O leitor mais antigo

7 novembro 2025

Fui levar umas lembranças do blogue a um leitor. Provavelmente o mais antigo de todos — alguém que já foi meu cunhado, mas com quem nunca perdi o contacto. Estava fora, mas passei por casa dele e deixei o pequeno embrulho na caixa do correio. Só depois lhe enviei uma mensagem — o gesto já lá estava.

A manhã estava nublada, daquelas em que o outono já não se anuncia — está mesmo ali, na aragem e no brilho da estrada molhada. O caminho até lá faz-se por entre árvores que ainda pingam da noite anterior, com o verde a escurecer na encosta e o cheiro a folhas húmidas a colar-se ao ar. Perto do destino, a paisagem abre-se em campos cultivados, onde a calma parece mais antiga do que o próprio tempo. A Vision parecia gostar do silêncio: pouca gente, pouco trânsito, só o barulho da água a ser cortada pelas rodas.

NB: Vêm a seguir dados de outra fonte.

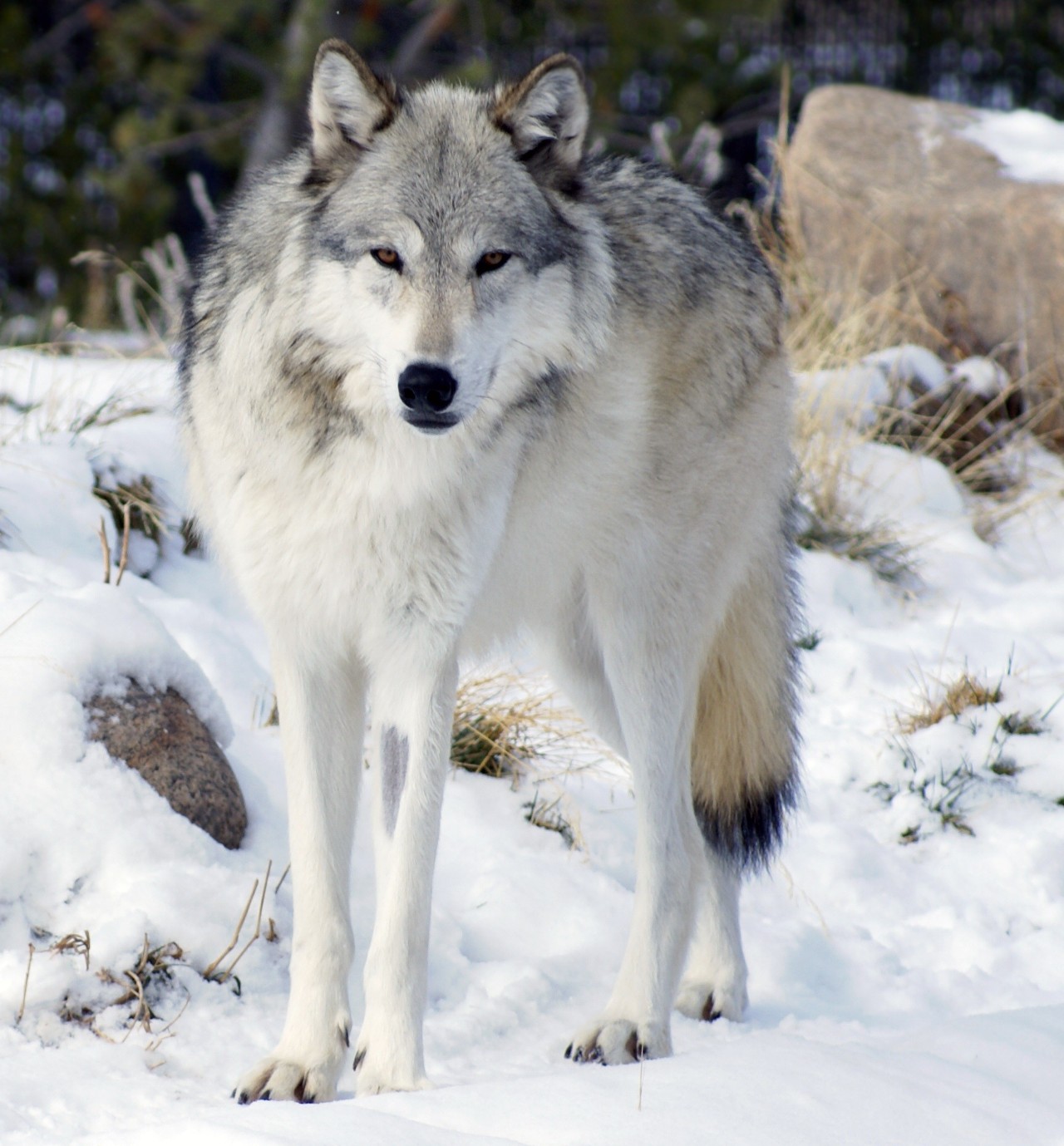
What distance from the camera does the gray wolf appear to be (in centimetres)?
240

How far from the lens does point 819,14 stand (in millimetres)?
12750

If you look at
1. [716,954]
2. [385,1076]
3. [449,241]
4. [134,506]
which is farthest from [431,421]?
[134,506]

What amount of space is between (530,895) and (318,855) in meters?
0.74

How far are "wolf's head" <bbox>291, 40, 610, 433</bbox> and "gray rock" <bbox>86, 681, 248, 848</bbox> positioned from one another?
0.84 meters

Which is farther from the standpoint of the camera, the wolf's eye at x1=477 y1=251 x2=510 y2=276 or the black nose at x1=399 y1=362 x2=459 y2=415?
the wolf's eye at x1=477 y1=251 x2=510 y2=276

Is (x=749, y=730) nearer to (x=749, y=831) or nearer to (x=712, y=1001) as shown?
(x=749, y=831)

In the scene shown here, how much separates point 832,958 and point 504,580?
125cm

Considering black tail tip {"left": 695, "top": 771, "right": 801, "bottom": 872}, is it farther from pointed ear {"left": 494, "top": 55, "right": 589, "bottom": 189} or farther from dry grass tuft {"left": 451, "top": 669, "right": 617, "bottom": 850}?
pointed ear {"left": 494, "top": 55, "right": 589, "bottom": 189}

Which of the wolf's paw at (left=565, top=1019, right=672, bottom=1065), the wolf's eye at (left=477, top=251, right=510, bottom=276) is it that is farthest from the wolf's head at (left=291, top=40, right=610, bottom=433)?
the wolf's paw at (left=565, top=1019, right=672, bottom=1065)

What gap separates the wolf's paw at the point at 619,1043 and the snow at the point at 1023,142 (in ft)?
16.2

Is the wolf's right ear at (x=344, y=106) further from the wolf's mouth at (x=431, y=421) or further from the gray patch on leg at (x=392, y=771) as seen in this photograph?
the gray patch on leg at (x=392, y=771)

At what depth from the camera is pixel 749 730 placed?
3141 mm

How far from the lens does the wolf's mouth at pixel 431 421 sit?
2289 millimetres

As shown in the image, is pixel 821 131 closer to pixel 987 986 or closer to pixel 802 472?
pixel 802 472
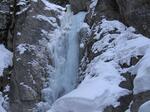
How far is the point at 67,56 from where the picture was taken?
16.1 metres

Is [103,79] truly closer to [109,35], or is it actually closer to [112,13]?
[109,35]

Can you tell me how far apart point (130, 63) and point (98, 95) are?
222 centimetres

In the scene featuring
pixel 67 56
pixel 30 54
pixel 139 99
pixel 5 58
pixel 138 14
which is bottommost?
pixel 5 58

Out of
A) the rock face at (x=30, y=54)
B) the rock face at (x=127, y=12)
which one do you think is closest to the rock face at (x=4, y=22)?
the rock face at (x=30, y=54)

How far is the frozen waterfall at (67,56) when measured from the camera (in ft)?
50.4

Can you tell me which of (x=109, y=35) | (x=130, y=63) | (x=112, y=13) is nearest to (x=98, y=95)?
(x=130, y=63)

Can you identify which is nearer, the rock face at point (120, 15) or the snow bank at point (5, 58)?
the rock face at point (120, 15)

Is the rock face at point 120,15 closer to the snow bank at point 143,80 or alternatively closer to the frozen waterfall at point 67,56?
the frozen waterfall at point 67,56

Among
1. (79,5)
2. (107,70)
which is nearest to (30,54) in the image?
(79,5)

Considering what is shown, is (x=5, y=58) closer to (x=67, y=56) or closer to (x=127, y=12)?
(x=67, y=56)

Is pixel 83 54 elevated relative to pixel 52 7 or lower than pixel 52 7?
lower

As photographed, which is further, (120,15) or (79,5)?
(79,5)

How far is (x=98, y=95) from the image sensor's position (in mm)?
10023

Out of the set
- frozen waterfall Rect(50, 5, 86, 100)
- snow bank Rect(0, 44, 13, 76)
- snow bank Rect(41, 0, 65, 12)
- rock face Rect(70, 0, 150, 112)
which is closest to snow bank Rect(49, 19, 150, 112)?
rock face Rect(70, 0, 150, 112)
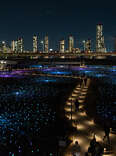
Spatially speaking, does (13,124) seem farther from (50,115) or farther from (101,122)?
(101,122)

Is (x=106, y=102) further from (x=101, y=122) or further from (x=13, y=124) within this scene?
(x=13, y=124)

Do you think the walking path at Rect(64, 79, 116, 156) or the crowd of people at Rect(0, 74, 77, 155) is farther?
the crowd of people at Rect(0, 74, 77, 155)

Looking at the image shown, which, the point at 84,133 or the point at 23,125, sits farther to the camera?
the point at 23,125

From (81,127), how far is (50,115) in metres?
3.00

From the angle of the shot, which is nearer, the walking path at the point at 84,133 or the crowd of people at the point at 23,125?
the walking path at the point at 84,133

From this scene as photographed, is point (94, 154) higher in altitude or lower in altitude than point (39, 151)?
higher

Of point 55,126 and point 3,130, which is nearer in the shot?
point 3,130

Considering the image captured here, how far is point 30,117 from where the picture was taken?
1180 centimetres

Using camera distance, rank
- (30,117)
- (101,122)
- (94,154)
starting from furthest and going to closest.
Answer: (30,117) < (101,122) < (94,154)

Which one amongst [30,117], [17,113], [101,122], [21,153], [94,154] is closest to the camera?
[94,154]

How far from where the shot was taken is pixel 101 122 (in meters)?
10.4

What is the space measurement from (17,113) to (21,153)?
528 centimetres

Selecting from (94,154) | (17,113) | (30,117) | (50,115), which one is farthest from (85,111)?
(94,154)

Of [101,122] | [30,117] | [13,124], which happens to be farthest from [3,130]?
[101,122]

No regresso, dei-lhe uma lavagem rápida. Tinha lama junto às rodas e pequenas marcas de chuva secas pelo corpo. Passei-lhe um pano e ela voltou à garagem — depois de uns dias de exílio ao relento, por ordem da minha mulher. Agora voltou a ter abrigo, como quem recupera o lugar na casa depois de um pequeno desentendimento.

Talvez seja assim também com os afetos antigos: às vezes afastam-se, ficam à chuva, mas acabam sempre por regressar ao seu lugar.